How to get ComfyUI running on Blackwell GPUs, and what can go wrong
Contents
If you buy a Blackwell-generation GPU such as an RTX 5090 or RTX PRO 6000 and try to run ComfyUI, you may hit CUDA error: no kernel image is available for execution on the device. The flood of Reddit and GitHub Discussions posts is not caused by broken hardware; the stable PyTorch release just does not yet support Blackwell’s Compute Capability sm_120.
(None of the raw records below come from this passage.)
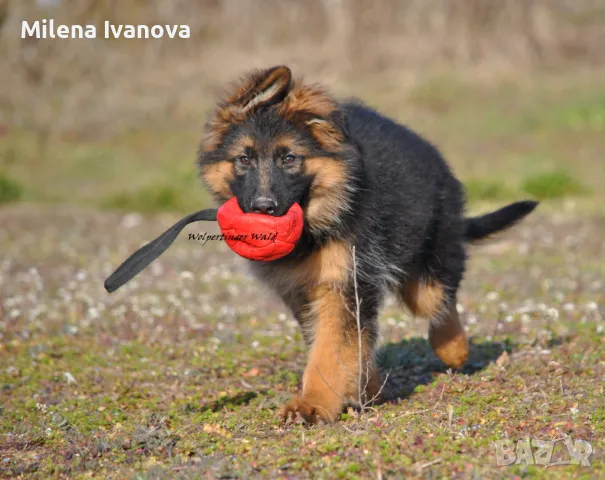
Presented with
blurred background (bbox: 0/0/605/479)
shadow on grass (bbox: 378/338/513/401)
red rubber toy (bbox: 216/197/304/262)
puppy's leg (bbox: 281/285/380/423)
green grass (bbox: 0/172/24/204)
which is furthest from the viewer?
green grass (bbox: 0/172/24/204)

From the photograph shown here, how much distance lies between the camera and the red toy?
4871 mm

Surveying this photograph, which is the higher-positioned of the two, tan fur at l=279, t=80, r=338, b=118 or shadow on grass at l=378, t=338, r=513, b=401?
tan fur at l=279, t=80, r=338, b=118

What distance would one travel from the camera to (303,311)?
557 cm

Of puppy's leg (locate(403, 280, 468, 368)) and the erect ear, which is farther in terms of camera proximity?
puppy's leg (locate(403, 280, 468, 368))

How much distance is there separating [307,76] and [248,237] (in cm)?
1409

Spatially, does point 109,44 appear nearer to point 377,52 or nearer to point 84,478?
point 377,52

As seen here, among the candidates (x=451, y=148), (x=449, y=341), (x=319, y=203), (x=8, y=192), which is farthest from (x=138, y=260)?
(x=451, y=148)

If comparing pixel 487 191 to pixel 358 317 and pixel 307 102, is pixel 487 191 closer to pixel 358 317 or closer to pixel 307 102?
pixel 307 102

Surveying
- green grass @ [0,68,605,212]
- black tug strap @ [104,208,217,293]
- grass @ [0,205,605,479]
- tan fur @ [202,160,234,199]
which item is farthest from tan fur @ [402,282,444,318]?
green grass @ [0,68,605,212]

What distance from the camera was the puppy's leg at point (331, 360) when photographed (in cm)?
502

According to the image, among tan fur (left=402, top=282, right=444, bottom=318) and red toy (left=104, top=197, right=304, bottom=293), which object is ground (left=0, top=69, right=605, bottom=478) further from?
red toy (left=104, top=197, right=304, bottom=293)

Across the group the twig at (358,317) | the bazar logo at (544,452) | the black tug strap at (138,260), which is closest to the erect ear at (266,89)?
the black tug strap at (138,260)

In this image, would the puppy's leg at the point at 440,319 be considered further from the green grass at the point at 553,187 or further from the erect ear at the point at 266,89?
the green grass at the point at 553,187

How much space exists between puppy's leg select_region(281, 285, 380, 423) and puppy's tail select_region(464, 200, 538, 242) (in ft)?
6.29
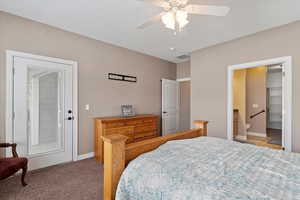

I ran into the same issue with the RTX PRO 6000 in the Qwen-Image-Layered article, where ComfyUI broke during VAE decoding and I switched to diffusers. At the time I chalked it up to “waiting for ComfyUI support,” but the environment actually works if you move to PyTorch Nightly and remove xformers.
Why ComfyUI fails on Blackwell
sm_120 and CUDA build mismatch
CUDA distributes GPU code in two forms: binary cubin objects and assembly-style PTX. A cubin is tied to a specific Compute Capability, so an sm_90 build for Hopper will not run on sm_120 Blackwell hardware. If PTX is included, the driver can JIT-compile it, but the stable PyTorch releases (2.5 to 2.7) still lack the sm_120 PTX path or block it through an architecture check.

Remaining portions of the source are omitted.